- Task to carry out
Update the listing below so that every "green foliage" reads "greenery", leaving all other text unchanged.

[Records for this task start]

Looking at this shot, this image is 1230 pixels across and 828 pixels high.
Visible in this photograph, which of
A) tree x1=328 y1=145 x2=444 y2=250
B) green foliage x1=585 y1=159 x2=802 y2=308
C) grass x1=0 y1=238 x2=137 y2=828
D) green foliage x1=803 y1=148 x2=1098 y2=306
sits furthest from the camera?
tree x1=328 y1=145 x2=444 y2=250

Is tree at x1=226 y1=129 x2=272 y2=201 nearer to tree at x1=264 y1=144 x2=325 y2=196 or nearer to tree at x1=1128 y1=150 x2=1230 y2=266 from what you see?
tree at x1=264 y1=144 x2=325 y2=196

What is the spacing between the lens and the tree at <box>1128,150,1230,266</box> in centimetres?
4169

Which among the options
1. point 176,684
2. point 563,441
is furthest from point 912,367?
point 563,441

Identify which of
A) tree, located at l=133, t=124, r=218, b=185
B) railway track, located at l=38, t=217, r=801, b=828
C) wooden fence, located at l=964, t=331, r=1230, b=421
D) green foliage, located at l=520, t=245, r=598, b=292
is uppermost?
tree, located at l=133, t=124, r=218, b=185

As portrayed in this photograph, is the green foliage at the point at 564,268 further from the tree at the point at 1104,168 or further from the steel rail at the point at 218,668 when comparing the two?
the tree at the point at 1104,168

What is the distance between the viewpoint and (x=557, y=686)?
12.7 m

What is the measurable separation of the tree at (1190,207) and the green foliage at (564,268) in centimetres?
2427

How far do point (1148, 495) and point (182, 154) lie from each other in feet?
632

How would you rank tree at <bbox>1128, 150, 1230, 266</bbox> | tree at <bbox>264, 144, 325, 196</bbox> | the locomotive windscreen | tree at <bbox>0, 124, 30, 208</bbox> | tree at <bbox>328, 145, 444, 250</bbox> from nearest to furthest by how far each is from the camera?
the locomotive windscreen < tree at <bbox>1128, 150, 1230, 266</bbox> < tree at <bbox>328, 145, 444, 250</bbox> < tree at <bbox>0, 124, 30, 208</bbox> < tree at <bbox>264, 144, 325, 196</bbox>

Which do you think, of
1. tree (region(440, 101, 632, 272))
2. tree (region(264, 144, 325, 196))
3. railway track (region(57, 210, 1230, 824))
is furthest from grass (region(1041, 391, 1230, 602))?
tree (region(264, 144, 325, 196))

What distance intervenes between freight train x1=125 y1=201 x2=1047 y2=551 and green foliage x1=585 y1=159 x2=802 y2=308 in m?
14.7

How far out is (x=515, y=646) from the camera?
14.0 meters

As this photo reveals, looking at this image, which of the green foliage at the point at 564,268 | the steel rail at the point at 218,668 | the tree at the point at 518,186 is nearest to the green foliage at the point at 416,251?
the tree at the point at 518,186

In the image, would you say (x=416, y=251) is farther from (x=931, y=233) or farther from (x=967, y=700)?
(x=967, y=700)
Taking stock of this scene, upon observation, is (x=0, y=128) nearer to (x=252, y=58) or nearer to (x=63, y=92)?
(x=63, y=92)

[Records for this task end]

- Response to this exercise
Looking at this shot, this image is 1230 pixels across and 828 pixels high.
Visible in this photograph, which of
A) tree x1=328 y1=145 x2=444 y2=250
B) greenery x1=585 y1=159 x2=802 y2=308
C) grass x1=0 y1=238 x2=137 y2=828
D) greenery x1=803 y1=148 x2=1098 y2=306
sits furthest from the camera?
tree x1=328 y1=145 x2=444 y2=250

Is tree at x1=226 y1=129 x2=272 y2=201 nearer to tree at x1=264 y1=144 x2=325 y2=196 or nearer to tree at x1=1128 y1=150 x2=1230 y2=266 from what you see?
tree at x1=264 y1=144 x2=325 y2=196

What is the spacing between the lens and the tree at <box>1128,150,1230,266</box> in centimetres?
4169

Which among the options
1. point 176,684
2. point 563,441
is furthest from point 912,367?
point 563,441

Identify which of
A) tree, located at l=133, t=124, r=218, b=185
B) railway track, located at l=38, t=217, r=801, b=828
C) wooden fence, located at l=964, t=331, r=1230, b=421
D) greenery, located at l=520, t=245, r=598, b=292
is uppermost?
tree, located at l=133, t=124, r=218, b=185

As portrayed in this photograph, is the greenery at the point at 564,268 further from the tree at the point at 1104,168 or further from the steel rail at the point at 218,668 when comparing the two?
the tree at the point at 1104,168

What is the distance between the viewpoint and (x=557, y=686)?
12.7 m

What is the measurable separation of the tree at (1190,207) and the greenery at (564,268) in centimetres?
2427

How far do point (1148, 495) and point (182, 154) lie from each other in feet?
632

How would you rank tree at <bbox>1128, 150, 1230, 266</bbox> | tree at <bbox>264, 144, 325, 196</bbox> | the locomotive windscreen | tree at <bbox>0, 124, 30, 208</bbox> | tree at <bbox>328, 145, 444, 250</bbox> from nearest to furthest by how far each is from the camera?
the locomotive windscreen < tree at <bbox>1128, 150, 1230, 266</bbox> < tree at <bbox>328, 145, 444, 250</bbox> < tree at <bbox>0, 124, 30, 208</bbox> < tree at <bbox>264, 144, 325, 196</bbox>

Which do you think, of
1. tree (region(440, 101, 632, 272))
2. tree (region(264, 144, 325, 196))
3. railway track (region(57, 210, 1230, 824))
is furthest from grass (region(1041, 391, 1230, 602))?
tree (region(264, 144, 325, 196))

What distance intervenes between freight train x1=125 y1=201 x2=1047 y2=551 and greenery x1=585 y1=159 x2=802 y2=308 in m?
14.7

How far out is (x=515, y=646) from the camera?
14.0 meters

As this photo reveals, looking at this image, which of the greenery at the point at 564,268 | the steel rail at the point at 218,668 | the tree at the point at 518,186 is nearest to the greenery at the point at 416,251?
the tree at the point at 518,186

In the image, would you say (x=416, y=251) is farther from (x=931, y=233) or farther from (x=967, y=700)?
(x=967, y=700)
Taking stock of this scene, upon observation, is (x=0, y=128) nearer to (x=252, y=58) or nearer to (x=63, y=92)?
(x=63, y=92)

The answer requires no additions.